Data extracted from a collection:
────

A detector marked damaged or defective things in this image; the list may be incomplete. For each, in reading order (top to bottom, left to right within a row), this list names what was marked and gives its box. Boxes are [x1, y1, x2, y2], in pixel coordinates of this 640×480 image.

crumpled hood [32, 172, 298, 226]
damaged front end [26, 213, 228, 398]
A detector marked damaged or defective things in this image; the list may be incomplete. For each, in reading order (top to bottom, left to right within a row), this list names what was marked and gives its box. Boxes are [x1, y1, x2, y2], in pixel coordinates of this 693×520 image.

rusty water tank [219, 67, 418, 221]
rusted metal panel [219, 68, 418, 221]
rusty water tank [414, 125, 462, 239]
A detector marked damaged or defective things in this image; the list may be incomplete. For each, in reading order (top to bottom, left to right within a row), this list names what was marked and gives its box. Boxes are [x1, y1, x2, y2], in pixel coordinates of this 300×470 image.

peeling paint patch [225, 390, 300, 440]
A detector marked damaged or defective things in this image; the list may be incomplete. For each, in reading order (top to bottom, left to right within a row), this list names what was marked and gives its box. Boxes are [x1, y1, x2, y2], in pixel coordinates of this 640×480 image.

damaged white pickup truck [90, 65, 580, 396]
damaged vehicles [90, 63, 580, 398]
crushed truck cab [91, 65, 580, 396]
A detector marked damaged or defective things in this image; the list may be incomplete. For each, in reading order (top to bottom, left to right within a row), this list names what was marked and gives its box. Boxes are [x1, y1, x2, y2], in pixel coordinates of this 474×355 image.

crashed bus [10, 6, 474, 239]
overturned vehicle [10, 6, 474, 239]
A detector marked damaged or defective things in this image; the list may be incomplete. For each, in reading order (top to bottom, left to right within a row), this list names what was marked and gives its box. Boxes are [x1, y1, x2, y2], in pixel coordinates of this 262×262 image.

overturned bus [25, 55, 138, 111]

────

_Problem statement_. Convert all the items above into a two-column CSV with the columns "text" and "answer", one row per item. Put each item's text and its answer in their own quoted fields, replacing line breaks with spaces.

_Result_.
text,answer
"A detector marked damaged or defective things in this image; the list may be incomplete. For each, in reading order (top to bottom, left to right within a row), this list names what was marked and gives its box. Boxes are [x1, y1, x2, y2], in pixel coordinates of this 640×480 image.","crumpled hood [32, 172, 298, 226] damaged front end [26, 213, 228, 398]"
"A detector marked damaged or defective things in this image; the list may be incomplete. For each, in reading order (top to bottom, left to right within a row), this list names what was marked and gives its box. Boxes are [x1, y1, x2, y2], in pixel coordinates of this 693×520 image.","rusty water tank [219, 67, 418, 221] rusted metal panel [219, 68, 418, 221] rusty water tank [414, 125, 462, 239]"
"A detector marked damaged or defective things in this image; the list may be incomplete. For each, in reading order (top to bottom, left to right within a row), this list names what was marked and gives its box. Boxes are [x1, y1, x2, y2], in pixel coordinates of this 300×470 image.","peeling paint patch [225, 390, 300, 440]"
"A detector marked damaged or defective things in this image; the list may be incomplete. For each, in reading order (top to bottom, left to right within a row), this list names what was marked and gives its box. Boxes are [x1, y1, x2, y2], in pixel coordinates of this 640×480 image.","damaged white pickup truck [90, 65, 580, 396] damaged vehicles [90, 63, 580, 398] crushed truck cab [91, 65, 580, 396]"
"A detector marked damaged or defective things in this image; the list may be incomplete. For each, in reading order (top to bottom, left to right within a row), this list names what was marked and gives its box. Boxes are [x1, y1, x2, y2], in pixel coordinates of this 474×355 image.","crashed bus [10, 6, 474, 239] overturned vehicle [10, 6, 474, 239]"
"A detector marked damaged or defective things in this image; the list may be incomplete. For each, in reading order (top to bottom, left to right within a row), this list names what was marked and gives its box. Boxes are [x1, y1, x2, y2], in pixel coordinates of this 262×262 image.","overturned bus [25, 55, 138, 111]"